### Data for processing

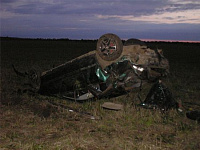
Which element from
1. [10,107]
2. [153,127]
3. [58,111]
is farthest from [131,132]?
[10,107]

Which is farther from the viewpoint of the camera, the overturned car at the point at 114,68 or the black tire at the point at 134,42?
the black tire at the point at 134,42

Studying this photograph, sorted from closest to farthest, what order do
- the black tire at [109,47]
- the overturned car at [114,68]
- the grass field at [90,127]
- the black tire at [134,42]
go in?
the grass field at [90,127]
the black tire at [109,47]
the overturned car at [114,68]
the black tire at [134,42]

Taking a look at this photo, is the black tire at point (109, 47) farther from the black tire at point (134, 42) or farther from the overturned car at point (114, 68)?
the black tire at point (134, 42)

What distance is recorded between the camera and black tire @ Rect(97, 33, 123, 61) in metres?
6.14

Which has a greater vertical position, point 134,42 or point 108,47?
point 134,42

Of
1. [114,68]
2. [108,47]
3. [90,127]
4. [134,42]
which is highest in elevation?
[134,42]

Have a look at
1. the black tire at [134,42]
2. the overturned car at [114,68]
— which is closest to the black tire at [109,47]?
the overturned car at [114,68]

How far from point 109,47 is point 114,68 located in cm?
54

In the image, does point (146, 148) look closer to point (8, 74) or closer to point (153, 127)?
point (153, 127)

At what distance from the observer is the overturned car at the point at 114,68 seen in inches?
248

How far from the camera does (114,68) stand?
6.40 m

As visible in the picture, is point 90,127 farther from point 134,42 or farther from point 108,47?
point 134,42

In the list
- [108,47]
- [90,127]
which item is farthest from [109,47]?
[90,127]

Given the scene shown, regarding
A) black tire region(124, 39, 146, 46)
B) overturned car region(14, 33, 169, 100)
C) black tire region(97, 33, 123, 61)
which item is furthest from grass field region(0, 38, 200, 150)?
black tire region(124, 39, 146, 46)
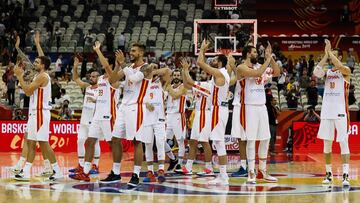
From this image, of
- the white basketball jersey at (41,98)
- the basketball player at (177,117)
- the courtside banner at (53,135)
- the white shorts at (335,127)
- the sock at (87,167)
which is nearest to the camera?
the white shorts at (335,127)

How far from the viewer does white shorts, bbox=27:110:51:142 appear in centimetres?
1349

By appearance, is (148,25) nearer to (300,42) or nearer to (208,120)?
(300,42)

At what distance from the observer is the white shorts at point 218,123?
43.5 feet

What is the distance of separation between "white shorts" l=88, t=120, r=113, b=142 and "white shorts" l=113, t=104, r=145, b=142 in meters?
1.03

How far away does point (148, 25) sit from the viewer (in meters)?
35.7

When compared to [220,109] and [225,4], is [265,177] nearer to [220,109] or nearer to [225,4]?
[220,109]

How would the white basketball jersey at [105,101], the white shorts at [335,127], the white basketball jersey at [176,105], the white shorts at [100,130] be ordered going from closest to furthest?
the white shorts at [335,127] → the white shorts at [100,130] → the white basketball jersey at [105,101] → the white basketball jersey at [176,105]

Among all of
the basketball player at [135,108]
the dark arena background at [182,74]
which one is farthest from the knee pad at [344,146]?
the basketball player at [135,108]

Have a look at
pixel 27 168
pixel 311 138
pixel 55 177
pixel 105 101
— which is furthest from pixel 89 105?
pixel 311 138

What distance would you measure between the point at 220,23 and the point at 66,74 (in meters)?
6.62

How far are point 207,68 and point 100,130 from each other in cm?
244

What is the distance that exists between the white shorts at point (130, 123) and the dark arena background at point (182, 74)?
87 mm

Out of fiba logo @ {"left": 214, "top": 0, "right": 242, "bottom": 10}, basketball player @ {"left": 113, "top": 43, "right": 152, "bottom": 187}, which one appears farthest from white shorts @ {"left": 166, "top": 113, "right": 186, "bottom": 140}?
fiba logo @ {"left": 214, "top": 0, "right": 242, "bottom": 10}

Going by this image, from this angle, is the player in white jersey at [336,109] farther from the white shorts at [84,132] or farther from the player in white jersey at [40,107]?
the player in white jersey at [40,107]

######

▸ Request
Rewrite all the records above as a single numbered list with one line per item, dropping the blank lines. Leave the pictures out of the list.

▸ Response to this exercise
1. Which element from
2. 1. [10,107]
3. 2. [153,127]
4. 3. [58,111]
5. is farthest from [131,132]?
6. [10,107]
7. Which is farther from the viewpoint of the camera, the overturned car at the point at 114,68 or the black tire at the point at 134,42?
8. the black tire at the point at 134,42
9. Studying this photograph, sorted from closest to farthest, what order do
10. - the black tire at [109,47]
11. - the overturned car at [114,68]
12. - the grass field at [90,127]
13. - the black tire at [134,42]
14. go in?
15. the grass field at [90,127]
16. the black tire at [109,47]
17. the overturned car at [114,68]
18. the black tire at [134,42]
19. Taking a look at this photo, is the black tire at point (109, 47) farther from the black tire at point (134, 42) or farther from the overturned car at point (114, 68)?
20. the black tire at point (134, 42)
21. What distance is recorded between the camera and black tire @ Rect(97, 33, 123, 61) in metres?
22. 6.14
23. Which has a greater vertical position, point 134,42 or point 108,47?
24. point 134,42
25. Of
26. 1. [114,68]
27. 2. [108,47]
28. 3. [90,127]
29. 4. [134,42]
30. which is highest in elevation?
31. [134,42]
32. Have a look at
33. 1. the black tire at [134,42]
34. 2. the overturned car at [114,68]
35. — which is closest to the black tire at [109,47]?
36. the overturned car at [114,68]
37. How far from point 109,47 is point 114,68 located in cm?
38. 54
39. In the image, does point (146, 148) look closer to point (8, 74) or closer to point (153, 127)?
40. point (153, 127)
41. At what distance from the observer is the overturned car at the point at 114,68 seen in inches?
42. 248
43. How far from the camera does (114,68) stand?
44. 6.40 m
45. As visible in the picture, is point 90,127 farther from point 134,42 or farther from point 108,47?
46. point 134,42
47. In the list
48. - [108,47]
49. - [90,127]
50. which item is farthest from [109,47]?
51. [90,127]
52. Given the scene shown, regarding
53. A) black tire region(124, 39, 146, 46)
54. B) overturned car region(14, 33, 169, 100)
55. C) black tire region(97, 33, 123, 61)
56. which item is furthest from grass field region(0, 38, 200, 150)?
57. black tire region(124, 39, 146, 46)
58. From this image, of
59. - the white basketball jersey at (41,98)
60. - the basketball player at (177,117)
61. - the courtside banner at (53,135)
62. - the white shorts at (335,127)
63. - the sock at (87,167)
64. which is nearest to the camera?
65. the white shorts at (335,127)
66. How far from the viewer does white shorts, bbox=27:110:51:142 appear in centimetres?
67. 1349
68. By appearance, is (148,25) nearer to (300,42) or nearer to (208,120)?
69. (300,42)
70. At what distance from the observer is the white shorts at point 218,123?
71. 43.5 feet
72. What is the distance of separation between "white shorts" l=88, t=120, r=113, b=142 and "white shorts" l=113, t=104, r=145, b=142 in meters?
73. 1.03
74. How far away does point (148, 25) sit from the viewer (in meters)?
75. 35.7
76. When compared to [220,109] and [225,4], is [265,177] nearer to [220,109] or nearer to [225,4]?
77. [220,109]
78. How would the white basketball jersey at [105,101], the white shorts at [335,127], the white basketball jersey at [176,105], the white shorts at [100,130] be ordered going from closest to furthest?
79. the white shorts at [335,127] → the white shorts at [100,130] → the white basketball jersey at [105,101] → the white basketball jersey at [176,105]
80. Among all of
81. the basketball player at [135,108]
82. the dark arena background at [182,74]
83. which one is farthest from the knee pad at [344,146]?
84. the basketball player at [135,108]
85. Have a look at
86. pixel 27 168
87. pixel 311 138
88. pixel 55 177
89. pixel 105 101
90. — which is furthest from pixel 89 105?
91. pixel 311 138
92. What distance would you measure between the point at 220,23 and the point at 66,74 (in meters)?
93. 6.62
94. How far are point 207,68 and point 100,130 from each other in cm?
95. 244
96. What is the distance that exists between the white shorts at point (130, 123) and the dark arena background at point (182, 74)?
97. 87 mm
98. Out of fiba logo @ {"left": 214, "top": 0, "right": 242, "bottom": 10}, basketball player @ {"left": 113, "top": 43, "right": 152, "bottom": 187}, which one appears farthest from white shorts @ {"left": 166, "top": 113, "right": 186, "bottom": 140}?
99. fiba logo @ {"left": 214, "top": 0, "right": 242, "bottom": 10}
100. Going by this image, from this angle, is the player in white jersey at [336,109] farther from the white shorts at [84,132] or farther from the player in white jersey at [40,107]?
101. the player in white jersey at [40,107]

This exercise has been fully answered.